◆ **WHAT THE TASK ASKS**: Return every line of the data that contains the string "Washington".

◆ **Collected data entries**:
----------------

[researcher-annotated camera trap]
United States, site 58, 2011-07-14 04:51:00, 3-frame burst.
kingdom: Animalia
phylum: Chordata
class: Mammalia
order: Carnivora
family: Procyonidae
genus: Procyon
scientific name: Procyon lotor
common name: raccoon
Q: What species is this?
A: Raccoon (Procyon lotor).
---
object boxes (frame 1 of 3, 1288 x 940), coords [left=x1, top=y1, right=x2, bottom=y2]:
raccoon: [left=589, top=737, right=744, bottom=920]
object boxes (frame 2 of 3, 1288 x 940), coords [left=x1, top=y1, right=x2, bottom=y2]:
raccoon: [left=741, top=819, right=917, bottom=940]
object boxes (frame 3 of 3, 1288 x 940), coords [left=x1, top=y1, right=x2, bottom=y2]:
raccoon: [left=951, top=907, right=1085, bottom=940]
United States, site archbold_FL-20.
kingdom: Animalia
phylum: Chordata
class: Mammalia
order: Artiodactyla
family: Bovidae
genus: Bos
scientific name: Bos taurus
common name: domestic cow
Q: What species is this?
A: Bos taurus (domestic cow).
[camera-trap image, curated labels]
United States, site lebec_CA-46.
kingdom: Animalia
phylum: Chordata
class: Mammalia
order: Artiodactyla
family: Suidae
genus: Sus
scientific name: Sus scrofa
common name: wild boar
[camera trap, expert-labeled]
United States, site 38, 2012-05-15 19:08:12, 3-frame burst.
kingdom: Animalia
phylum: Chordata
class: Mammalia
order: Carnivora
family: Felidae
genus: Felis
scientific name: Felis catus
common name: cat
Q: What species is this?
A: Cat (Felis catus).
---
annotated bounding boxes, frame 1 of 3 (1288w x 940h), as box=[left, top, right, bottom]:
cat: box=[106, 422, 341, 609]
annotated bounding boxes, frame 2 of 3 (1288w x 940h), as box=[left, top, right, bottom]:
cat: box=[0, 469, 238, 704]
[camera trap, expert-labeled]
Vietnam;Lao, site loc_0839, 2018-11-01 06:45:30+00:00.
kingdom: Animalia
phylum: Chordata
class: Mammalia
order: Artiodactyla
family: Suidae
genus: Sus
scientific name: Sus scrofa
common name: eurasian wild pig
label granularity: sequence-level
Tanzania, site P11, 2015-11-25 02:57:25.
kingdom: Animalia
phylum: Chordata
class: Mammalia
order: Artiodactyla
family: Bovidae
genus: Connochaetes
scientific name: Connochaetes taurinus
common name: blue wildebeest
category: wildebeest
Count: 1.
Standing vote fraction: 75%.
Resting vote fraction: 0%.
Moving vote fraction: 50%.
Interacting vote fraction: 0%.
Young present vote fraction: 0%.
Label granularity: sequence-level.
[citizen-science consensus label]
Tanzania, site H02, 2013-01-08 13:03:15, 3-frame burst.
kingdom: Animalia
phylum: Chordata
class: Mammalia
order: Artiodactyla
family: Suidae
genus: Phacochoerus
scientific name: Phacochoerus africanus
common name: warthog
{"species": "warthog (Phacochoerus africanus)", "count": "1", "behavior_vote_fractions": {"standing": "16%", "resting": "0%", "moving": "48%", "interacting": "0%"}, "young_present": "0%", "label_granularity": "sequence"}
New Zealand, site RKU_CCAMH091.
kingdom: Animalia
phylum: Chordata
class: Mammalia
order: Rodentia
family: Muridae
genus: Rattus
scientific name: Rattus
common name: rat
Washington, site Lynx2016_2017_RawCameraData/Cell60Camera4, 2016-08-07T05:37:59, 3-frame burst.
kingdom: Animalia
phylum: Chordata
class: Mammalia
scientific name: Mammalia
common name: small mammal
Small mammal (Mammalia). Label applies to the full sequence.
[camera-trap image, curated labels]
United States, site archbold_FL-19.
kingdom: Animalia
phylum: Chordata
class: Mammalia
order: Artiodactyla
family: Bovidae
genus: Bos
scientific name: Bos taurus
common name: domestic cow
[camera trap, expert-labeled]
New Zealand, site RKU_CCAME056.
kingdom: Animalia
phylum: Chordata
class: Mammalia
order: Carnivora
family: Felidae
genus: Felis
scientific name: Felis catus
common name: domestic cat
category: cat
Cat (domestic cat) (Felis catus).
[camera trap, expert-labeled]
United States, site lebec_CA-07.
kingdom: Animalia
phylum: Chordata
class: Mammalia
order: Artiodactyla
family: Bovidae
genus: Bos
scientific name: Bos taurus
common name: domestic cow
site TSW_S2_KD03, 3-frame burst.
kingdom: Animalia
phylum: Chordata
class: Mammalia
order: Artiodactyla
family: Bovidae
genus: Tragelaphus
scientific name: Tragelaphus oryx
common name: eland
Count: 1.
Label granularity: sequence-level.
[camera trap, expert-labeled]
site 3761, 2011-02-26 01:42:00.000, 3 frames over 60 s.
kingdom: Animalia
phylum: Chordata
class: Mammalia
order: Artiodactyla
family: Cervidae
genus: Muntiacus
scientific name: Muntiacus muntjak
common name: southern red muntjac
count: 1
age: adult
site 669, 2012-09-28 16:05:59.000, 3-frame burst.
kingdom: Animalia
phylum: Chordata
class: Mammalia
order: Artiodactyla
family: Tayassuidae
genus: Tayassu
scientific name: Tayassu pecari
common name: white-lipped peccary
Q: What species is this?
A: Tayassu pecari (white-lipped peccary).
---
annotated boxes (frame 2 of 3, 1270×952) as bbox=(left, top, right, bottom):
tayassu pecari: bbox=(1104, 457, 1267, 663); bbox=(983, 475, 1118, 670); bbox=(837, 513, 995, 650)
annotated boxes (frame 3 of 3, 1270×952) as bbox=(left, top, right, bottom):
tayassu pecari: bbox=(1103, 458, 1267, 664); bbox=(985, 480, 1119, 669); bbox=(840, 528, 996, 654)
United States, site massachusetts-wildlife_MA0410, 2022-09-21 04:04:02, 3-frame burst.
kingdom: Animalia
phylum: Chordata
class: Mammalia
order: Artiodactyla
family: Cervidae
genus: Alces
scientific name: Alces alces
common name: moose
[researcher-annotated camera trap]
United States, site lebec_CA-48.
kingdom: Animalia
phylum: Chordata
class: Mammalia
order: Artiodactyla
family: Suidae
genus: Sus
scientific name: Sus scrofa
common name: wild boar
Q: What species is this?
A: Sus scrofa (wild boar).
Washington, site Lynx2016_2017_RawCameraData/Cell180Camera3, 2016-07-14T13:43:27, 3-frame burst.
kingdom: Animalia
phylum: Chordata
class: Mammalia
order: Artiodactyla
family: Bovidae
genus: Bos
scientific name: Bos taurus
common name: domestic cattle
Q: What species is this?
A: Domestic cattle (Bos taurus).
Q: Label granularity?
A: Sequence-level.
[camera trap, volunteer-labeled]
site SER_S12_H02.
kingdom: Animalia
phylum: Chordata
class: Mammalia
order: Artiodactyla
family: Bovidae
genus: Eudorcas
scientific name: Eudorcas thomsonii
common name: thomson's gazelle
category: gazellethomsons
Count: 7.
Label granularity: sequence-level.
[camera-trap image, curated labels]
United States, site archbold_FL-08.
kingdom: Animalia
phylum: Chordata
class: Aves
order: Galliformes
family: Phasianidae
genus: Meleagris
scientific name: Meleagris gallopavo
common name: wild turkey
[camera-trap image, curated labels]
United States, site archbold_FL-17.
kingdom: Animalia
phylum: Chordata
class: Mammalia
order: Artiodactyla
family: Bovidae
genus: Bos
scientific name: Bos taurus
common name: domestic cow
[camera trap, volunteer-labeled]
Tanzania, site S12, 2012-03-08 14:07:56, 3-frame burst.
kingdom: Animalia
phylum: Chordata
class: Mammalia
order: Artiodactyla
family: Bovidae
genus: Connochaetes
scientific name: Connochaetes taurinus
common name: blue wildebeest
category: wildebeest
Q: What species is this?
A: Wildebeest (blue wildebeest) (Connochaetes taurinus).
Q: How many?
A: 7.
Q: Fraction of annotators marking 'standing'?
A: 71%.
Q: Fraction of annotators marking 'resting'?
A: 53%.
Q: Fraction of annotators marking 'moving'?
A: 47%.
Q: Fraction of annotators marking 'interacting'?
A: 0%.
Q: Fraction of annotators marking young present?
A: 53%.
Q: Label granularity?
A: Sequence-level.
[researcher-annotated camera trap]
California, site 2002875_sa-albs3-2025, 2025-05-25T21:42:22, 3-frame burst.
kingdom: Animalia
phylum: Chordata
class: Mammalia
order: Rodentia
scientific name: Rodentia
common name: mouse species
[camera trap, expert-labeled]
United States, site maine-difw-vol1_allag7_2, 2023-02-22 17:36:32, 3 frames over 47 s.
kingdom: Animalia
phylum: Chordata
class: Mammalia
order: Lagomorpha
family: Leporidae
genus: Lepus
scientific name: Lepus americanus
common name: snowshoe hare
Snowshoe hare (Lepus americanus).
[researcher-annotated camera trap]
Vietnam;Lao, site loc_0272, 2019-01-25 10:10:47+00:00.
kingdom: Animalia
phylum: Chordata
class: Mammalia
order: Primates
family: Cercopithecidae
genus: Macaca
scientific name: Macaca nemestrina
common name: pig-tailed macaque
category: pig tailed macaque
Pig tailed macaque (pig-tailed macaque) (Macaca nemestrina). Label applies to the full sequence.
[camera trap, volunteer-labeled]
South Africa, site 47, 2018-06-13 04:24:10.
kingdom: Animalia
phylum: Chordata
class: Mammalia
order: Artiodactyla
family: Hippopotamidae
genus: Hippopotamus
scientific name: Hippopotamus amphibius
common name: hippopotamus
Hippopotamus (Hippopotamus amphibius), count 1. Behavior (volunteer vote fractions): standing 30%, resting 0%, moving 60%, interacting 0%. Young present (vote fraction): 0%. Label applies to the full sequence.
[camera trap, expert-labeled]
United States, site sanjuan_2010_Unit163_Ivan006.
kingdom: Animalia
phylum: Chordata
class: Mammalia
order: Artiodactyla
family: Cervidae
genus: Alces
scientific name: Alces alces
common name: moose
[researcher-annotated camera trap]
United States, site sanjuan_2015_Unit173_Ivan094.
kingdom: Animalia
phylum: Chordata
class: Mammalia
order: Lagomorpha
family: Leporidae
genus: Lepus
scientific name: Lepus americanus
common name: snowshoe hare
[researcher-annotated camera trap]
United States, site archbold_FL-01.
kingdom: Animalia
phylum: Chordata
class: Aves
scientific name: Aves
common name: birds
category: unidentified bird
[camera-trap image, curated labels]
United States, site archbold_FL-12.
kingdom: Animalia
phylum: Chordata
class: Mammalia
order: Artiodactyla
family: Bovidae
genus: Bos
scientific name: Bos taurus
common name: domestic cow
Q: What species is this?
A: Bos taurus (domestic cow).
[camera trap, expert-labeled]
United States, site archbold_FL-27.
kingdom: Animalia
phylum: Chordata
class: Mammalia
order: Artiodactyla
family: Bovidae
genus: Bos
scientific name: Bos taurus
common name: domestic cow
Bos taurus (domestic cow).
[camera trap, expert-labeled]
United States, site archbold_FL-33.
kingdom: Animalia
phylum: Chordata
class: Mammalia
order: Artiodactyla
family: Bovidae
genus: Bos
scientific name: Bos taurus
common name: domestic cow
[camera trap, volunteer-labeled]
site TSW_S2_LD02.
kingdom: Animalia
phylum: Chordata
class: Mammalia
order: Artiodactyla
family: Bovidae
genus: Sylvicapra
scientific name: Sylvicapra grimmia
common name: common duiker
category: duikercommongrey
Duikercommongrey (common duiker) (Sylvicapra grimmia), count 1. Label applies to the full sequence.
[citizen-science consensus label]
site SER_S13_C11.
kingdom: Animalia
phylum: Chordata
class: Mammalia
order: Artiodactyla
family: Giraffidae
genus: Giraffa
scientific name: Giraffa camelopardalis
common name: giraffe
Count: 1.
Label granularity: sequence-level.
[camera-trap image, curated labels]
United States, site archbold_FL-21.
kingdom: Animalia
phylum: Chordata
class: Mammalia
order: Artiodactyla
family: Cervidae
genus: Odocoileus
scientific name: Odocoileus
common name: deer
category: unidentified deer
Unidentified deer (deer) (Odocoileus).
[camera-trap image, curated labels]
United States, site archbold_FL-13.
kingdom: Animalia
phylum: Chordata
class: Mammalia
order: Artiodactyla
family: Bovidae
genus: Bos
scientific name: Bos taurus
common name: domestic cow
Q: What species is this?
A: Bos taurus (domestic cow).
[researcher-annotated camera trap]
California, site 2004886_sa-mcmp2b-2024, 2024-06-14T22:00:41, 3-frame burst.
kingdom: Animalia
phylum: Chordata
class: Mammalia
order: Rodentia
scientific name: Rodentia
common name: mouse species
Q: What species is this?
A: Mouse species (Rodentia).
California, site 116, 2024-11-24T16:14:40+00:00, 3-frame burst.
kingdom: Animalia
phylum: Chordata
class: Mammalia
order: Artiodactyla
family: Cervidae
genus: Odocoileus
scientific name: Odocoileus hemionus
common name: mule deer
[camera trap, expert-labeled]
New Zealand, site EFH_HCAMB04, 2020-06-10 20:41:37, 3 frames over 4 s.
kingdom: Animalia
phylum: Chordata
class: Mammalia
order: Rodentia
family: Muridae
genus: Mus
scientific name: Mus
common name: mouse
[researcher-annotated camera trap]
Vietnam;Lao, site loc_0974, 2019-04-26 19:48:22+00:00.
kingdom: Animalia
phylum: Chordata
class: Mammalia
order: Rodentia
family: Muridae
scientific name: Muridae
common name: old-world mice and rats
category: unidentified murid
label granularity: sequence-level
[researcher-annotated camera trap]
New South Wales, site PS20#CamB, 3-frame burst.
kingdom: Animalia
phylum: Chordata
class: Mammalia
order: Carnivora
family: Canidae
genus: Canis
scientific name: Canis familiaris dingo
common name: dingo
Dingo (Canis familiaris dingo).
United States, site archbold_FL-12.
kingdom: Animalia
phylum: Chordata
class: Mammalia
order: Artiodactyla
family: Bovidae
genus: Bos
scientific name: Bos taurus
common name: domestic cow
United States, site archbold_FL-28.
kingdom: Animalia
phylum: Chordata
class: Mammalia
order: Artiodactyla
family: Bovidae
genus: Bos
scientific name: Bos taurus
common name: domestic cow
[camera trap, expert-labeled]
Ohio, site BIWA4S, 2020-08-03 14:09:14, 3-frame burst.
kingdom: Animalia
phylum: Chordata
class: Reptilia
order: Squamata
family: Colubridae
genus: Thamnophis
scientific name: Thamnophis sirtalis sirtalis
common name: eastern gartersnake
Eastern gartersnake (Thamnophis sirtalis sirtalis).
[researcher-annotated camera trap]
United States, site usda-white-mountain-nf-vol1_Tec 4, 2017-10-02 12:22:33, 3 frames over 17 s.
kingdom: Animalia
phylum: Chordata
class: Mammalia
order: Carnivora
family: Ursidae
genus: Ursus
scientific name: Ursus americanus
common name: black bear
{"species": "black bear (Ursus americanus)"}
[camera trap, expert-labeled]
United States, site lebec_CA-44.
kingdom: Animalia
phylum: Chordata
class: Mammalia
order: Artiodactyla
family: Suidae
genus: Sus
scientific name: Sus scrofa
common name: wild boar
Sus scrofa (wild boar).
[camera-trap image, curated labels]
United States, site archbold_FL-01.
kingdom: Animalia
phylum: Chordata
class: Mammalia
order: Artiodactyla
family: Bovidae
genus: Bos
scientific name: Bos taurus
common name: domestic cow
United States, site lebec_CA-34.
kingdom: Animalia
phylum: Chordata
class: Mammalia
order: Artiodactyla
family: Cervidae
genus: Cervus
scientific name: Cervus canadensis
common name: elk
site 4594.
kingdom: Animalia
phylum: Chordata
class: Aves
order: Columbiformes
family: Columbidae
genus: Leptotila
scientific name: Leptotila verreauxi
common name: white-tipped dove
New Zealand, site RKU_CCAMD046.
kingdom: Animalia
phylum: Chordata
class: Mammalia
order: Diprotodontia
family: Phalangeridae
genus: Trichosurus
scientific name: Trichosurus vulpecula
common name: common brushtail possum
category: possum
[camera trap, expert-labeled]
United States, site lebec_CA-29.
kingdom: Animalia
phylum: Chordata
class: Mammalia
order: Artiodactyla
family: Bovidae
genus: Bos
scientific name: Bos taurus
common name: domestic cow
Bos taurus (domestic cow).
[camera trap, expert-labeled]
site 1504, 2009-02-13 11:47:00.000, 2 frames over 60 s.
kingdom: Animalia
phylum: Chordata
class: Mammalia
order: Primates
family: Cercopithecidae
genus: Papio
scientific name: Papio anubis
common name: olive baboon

----------------

◆ **RESULT**:
Washington, site Lynx2016_2017_RawCameraData/Cell60Camera4, 2016-08-07T05:37:59, 3-frame burst.
Washington, site Lynx2016_2017_RawCameraData/Cell180Camera3, 2016-07-14T13:43:27, 3-frame burst.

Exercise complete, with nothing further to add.